**Exercise goal:** Pick out each line of the material below that contains the word "reading" and copy those lines unchanged.

**Given information:**
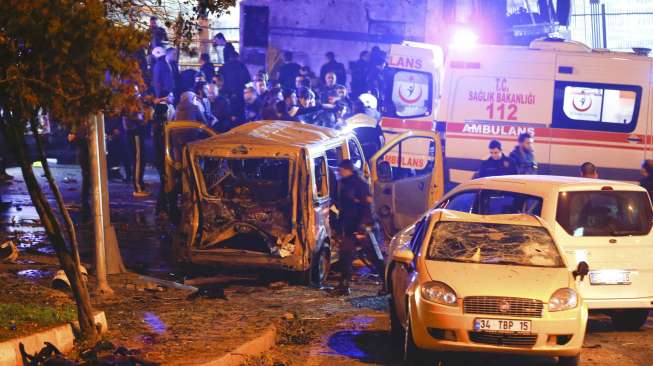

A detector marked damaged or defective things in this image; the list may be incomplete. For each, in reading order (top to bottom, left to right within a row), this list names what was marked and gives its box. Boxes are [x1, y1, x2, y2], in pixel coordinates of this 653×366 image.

shattered window [197, 157, 292, 203]
charred car body [167, 121, 444, 284]
burned out van [168, 120, 444, 284]
shattered window [426, 220, 564, 268]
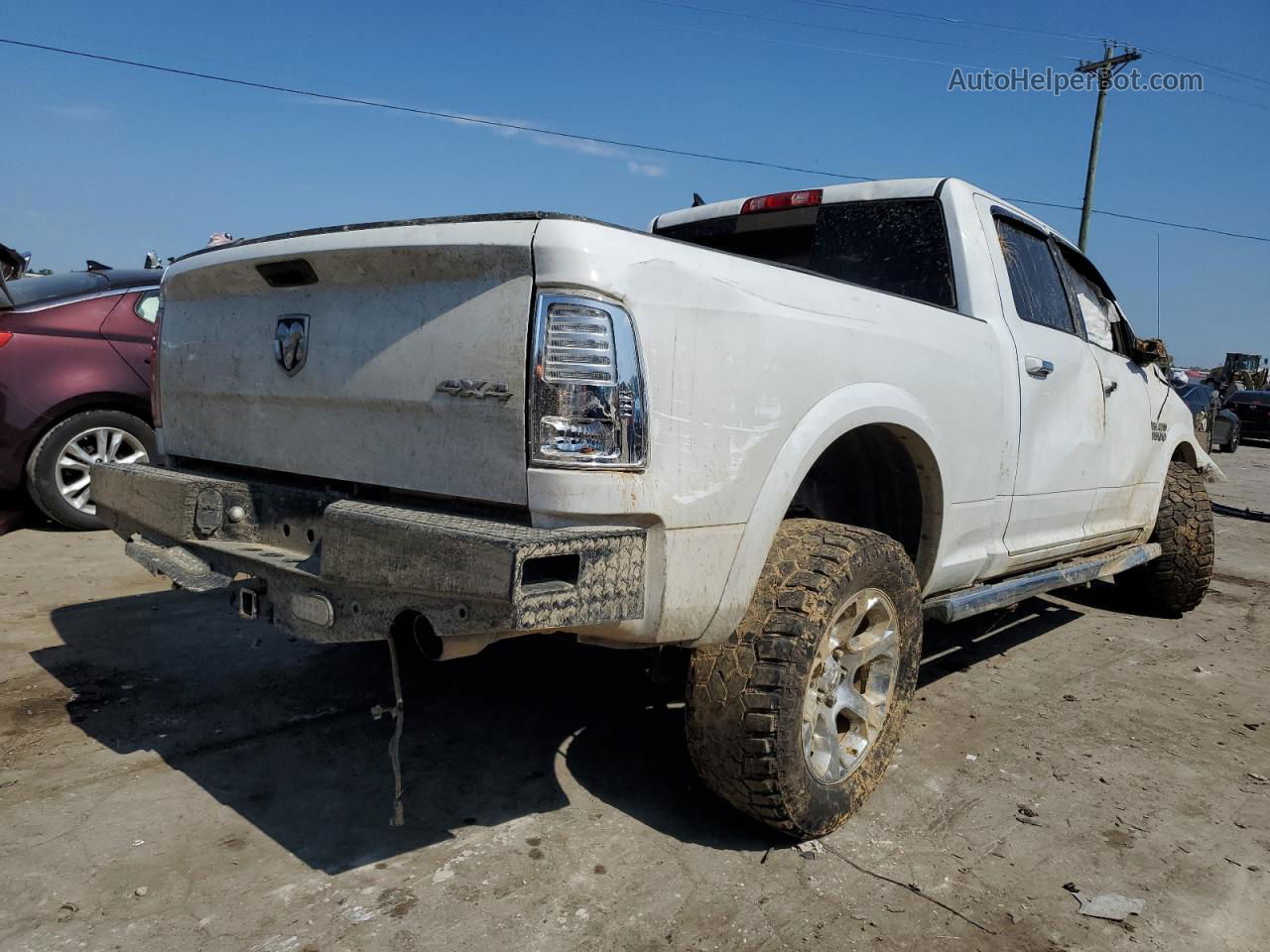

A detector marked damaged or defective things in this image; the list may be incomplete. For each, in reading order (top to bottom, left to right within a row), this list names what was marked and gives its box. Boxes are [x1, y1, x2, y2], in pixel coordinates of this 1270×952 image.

damaged vehicle [94, 178, 1214, 833]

**The result:**
A detector marked damaged or defective things in this image; the list may be incomplete. For each, in reading order (top to bottom, left to right within a row), this list names what was marked and gives its box. Boxes are [x1, y1, x2, y2], in pixel coordinates of this 653×366 image.
A detector marked damaged or defective things in this image; the list may be incomplete. For each, in reading order (top to bottom, left to right within a row), this list names what was marked and gives its box. Boxes are [x1, y1, x2, y2], in pixel coordinates of this 1270×952 image.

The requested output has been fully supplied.